Evaluation of cardiac pro-arrhythmic risks using the artificial neural network with ToR-ORd in silico model output

Abstract

Torsades de pointes (TdP) is a type of ventricular arrhythmia that can lead to sudden cardiac death. Drug-induced TdP has been an important concern for researchers and international regulatory boards. The Comprehensive in vitro Proarrhythmia Assay (CiPA) initiative was proposed that integrates in vitro testing and computational models of cardiac ion channels and human cardiomyocyte cells to evaluate the proarrhythmic risk of drugs. The TdP risk classification performance using only a single TdP metric may require some improvements because of information limitations and the instability of generalizing results. This study evaluates the performance of TdP metrics from the in silico simulations of the Tomek-O'Hara Rudy (ToR-ORd) ventricular cell model for classifying the TdP risk of drugs. We utilized these metrics as an input to an artificial neural network (ANN)-based classifier. The ANN model was optimized through hyperparameter tuning using the grid search (GS) method to find the optimal model. The study outcomes show an area under the curve (AUC) value of 0.979 for the high-risk category, 0.791 for the intermediate-risk category, and 0.937 for the low-risk category. Therefore, this study successfully demonstrates the capability of the ToR-ORd ventricular cell model in classifying the TdP risk into three risk categories, providing new insights into TdP risk prediction methods.
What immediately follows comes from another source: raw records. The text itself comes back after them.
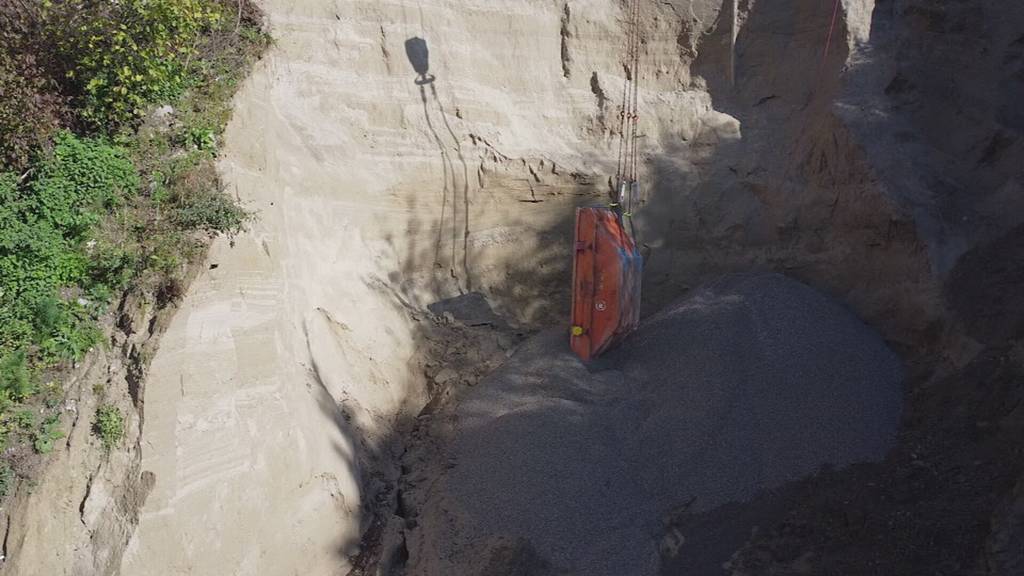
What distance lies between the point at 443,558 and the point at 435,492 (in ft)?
2.38

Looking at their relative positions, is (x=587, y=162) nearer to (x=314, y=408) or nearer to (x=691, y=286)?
(x=691, y=286)

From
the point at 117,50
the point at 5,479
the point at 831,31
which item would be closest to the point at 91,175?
the point at 117,50

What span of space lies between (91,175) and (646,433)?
4.93 metres

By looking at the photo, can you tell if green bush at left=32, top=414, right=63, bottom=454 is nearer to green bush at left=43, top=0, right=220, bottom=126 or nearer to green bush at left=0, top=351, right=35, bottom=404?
green bush at left=0, top=351, right=35, bottom=404

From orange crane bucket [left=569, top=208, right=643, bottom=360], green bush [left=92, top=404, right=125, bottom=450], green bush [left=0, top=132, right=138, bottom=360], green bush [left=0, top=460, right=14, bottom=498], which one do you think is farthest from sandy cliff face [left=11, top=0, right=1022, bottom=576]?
orange crane bucket [left=569, top=208, right=643, bottom=360]

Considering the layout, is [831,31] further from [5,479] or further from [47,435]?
[5,479]

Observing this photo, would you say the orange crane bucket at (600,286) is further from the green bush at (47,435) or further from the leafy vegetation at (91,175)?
the green bush at (47,435)

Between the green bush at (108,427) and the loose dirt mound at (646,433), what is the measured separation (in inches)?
93.6

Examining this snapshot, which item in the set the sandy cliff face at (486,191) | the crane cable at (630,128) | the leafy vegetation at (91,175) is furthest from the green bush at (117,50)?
the crane cable at (630,128)

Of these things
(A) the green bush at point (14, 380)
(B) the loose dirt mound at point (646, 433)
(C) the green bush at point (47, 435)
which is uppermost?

Keywords: Tomek–O’Hara Rudy ventricular in silico cell model; artificial neural networks; explainable artificial intelligence; grid search; torsade de pointes.

FIGURE 1

Proposed torsades de pointes (TdP) risk evaluation method. This study utilized 2,000 Hill samples from in vitro patch-clamp data provided by Li et al. (2019). These samples were subsequently integrated into the ToR–ORd in silico ventricular cell model, given 28 different drugs at 4 maximum concentration levels (C_max 1-4), resulting in 2,000 samples for 9 key TdP features. The average sample values were calculated for each sample based on the results obtained at the four distinct drug concentration levels. Then, the dataset was segmented into 2 parts: a training dataset consisting of 24,000 samples (12 drugs × 2,000 samples) used in the artificial neural network (ANN) classifier model and a testing dataset consisting of 32,000 samples (16 drugs × 2,000 samples) for evaluation through 10,000 testing iterations.

FIGURE 2

Schematic diagram of the 10,000 test algorithms based on the the study by Jeong et al. (2022).

FIGURE 3

ANN architecture optimized by grid search (GS) hyperparameter optimization.

FIGURE 4

Feature importance ranking based on the SHapley Additive exPlanation (SHAP) values from explainable artificial intelligence (XAI) with the ANN, which was optimized by GS hyperparameter optimization.

FIGURE 5

Distribution of area under the curves (AUCs) based on the TdP risk using 9 features of 16 test drugs; yellow, red, and green are the AUC distribution for high, intermediate, and low risks, respectively.